Drift Protocol, a Solana-based decentralized exchange, confirmed it was hit in a roughly $280 million exploit, calling the breach a “highly sophisticated operation.” The team said preliminary findings show attackers abused Solana’s durable nonces — a mechanism that lets users pre-sign transactions — to gain unauthorized administrative control and rapidly drain funds. Drift paused deposits and withdrawals and coordinated with security firms, bridges and exchanges after detecting the attack.
The theft, which began Wednesday, involved multiple assets including Circle’s USDC and various altcoins. Onchain data showed the exploiter converted the bulk of stolen assets into USDC and later bridged the funds to Ethereum. Reports indicate the exploiter had purchased about 130,262 ETH (around $267 million) by the time of reporting.

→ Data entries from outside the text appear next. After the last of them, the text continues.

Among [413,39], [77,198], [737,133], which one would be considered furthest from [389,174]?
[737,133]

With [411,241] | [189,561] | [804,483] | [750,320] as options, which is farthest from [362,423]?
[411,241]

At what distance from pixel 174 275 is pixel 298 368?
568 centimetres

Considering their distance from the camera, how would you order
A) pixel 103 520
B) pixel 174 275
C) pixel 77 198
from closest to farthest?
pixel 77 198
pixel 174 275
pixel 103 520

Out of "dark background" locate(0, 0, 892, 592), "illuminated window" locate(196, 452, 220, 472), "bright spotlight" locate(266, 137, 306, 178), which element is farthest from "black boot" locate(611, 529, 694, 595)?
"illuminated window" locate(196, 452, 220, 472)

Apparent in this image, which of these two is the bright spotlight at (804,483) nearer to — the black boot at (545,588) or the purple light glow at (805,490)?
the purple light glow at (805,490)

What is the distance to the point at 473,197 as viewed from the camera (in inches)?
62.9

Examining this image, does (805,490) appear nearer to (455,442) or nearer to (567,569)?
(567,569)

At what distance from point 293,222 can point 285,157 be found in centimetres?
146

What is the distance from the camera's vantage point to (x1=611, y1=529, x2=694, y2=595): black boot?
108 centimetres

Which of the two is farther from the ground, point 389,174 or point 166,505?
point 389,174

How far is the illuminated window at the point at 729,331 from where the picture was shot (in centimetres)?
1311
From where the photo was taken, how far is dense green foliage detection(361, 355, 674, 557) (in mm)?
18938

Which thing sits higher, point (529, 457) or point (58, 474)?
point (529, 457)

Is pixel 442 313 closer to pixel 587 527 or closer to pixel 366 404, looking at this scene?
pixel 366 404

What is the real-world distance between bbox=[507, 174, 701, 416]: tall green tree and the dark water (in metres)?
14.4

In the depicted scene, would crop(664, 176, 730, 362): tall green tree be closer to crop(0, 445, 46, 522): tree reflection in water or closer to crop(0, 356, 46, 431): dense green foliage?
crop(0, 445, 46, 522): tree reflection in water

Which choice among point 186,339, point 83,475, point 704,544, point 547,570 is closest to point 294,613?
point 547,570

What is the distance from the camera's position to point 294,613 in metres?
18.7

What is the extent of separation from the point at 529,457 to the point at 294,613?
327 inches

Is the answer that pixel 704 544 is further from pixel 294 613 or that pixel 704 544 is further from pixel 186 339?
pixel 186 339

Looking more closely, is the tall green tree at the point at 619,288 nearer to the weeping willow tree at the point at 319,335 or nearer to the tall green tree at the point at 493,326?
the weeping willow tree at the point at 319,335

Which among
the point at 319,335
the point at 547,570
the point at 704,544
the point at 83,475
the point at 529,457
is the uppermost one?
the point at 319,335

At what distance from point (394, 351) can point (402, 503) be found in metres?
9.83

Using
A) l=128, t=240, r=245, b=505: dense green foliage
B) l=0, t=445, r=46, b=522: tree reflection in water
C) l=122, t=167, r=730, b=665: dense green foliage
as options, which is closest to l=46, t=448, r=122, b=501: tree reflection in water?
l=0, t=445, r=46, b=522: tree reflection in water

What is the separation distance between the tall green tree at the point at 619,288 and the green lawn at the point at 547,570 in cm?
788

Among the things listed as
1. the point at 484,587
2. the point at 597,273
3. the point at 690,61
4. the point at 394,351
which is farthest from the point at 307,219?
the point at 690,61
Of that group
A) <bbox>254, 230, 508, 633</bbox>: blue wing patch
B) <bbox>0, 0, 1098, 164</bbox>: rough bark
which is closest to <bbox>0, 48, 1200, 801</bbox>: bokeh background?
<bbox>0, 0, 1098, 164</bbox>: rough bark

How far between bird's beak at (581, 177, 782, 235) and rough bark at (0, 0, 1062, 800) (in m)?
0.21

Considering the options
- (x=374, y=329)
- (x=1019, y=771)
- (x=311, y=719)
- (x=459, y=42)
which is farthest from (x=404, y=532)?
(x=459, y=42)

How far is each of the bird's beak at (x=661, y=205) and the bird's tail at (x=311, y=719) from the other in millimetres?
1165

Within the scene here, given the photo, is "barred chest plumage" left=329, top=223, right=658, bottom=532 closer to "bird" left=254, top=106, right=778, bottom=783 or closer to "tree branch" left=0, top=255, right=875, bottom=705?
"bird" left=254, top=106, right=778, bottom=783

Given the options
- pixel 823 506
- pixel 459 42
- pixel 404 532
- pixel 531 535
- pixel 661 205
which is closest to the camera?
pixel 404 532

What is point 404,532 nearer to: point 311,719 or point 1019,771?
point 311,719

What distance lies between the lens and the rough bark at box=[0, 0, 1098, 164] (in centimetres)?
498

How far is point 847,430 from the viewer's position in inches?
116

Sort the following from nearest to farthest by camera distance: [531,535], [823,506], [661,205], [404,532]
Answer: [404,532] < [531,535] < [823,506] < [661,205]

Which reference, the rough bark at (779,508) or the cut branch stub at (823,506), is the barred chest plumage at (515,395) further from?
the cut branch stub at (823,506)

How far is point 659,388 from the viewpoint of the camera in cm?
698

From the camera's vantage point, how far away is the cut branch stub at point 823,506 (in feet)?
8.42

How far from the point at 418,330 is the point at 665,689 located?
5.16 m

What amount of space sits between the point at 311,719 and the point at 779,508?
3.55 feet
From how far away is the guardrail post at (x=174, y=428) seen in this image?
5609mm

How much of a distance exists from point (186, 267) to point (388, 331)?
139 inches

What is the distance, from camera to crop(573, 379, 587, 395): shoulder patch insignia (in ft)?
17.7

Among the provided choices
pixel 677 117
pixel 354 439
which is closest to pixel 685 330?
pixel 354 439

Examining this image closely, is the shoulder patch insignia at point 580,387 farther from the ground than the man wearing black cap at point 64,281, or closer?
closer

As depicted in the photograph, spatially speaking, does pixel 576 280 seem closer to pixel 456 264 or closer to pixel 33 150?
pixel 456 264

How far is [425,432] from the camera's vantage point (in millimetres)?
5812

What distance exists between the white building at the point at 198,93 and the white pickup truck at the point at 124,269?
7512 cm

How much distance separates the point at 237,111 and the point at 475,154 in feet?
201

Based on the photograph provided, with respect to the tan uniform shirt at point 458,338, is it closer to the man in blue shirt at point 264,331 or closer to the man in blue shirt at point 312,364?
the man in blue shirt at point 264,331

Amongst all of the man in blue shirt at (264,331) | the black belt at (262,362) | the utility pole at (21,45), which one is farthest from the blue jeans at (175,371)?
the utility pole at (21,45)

The incident stands out because it appears to exploit a legitimate Solana transaction feature rather than a straightforward smart-contract bug. Durable nonces allow transactions to bypass standard expiration windows and enable pre-signed transactions for future execution, offline signing, or complex multisig workflows. Drift said the attacker leveraged durable-nonce-based pre-signed transactions to obtain administrative access and execute malicious operations almost immediately after submission. While durable nonces have not commonly been the sole cause of major exploits, developers have warned that delayed-execution features introduce complexity and can increase risk if misused or combined with other vulnerabilities.
The attack has also renewed scrutiny of Circle, issuer of USDC. Investigators and onchain sleuths noted the exploiter took hours to swap roughly $270 million into USDC before bridging to Ethereum, and argued Circle had a window of several hours to freeze the funds but did not. Critics contrasted Circle’s response with prior incidents where wallets were blacklisted. Some industry observers stressed that while Circle can freeze funds, it is not always obligated to do so — and suggested that proposed regulatory frameworks such as the GENIUS Act could change how and when centralized issuers must intervene.
The episode adds to ongoing debate over whether centralized platforms should intervene during blockchain attacks. The investigator ZachXBT has repeatedly questioned Circle’s actions in recent incidents; Circle CEO Jeremy Allaire has said the company acts on law enforcement requests when freezing funds.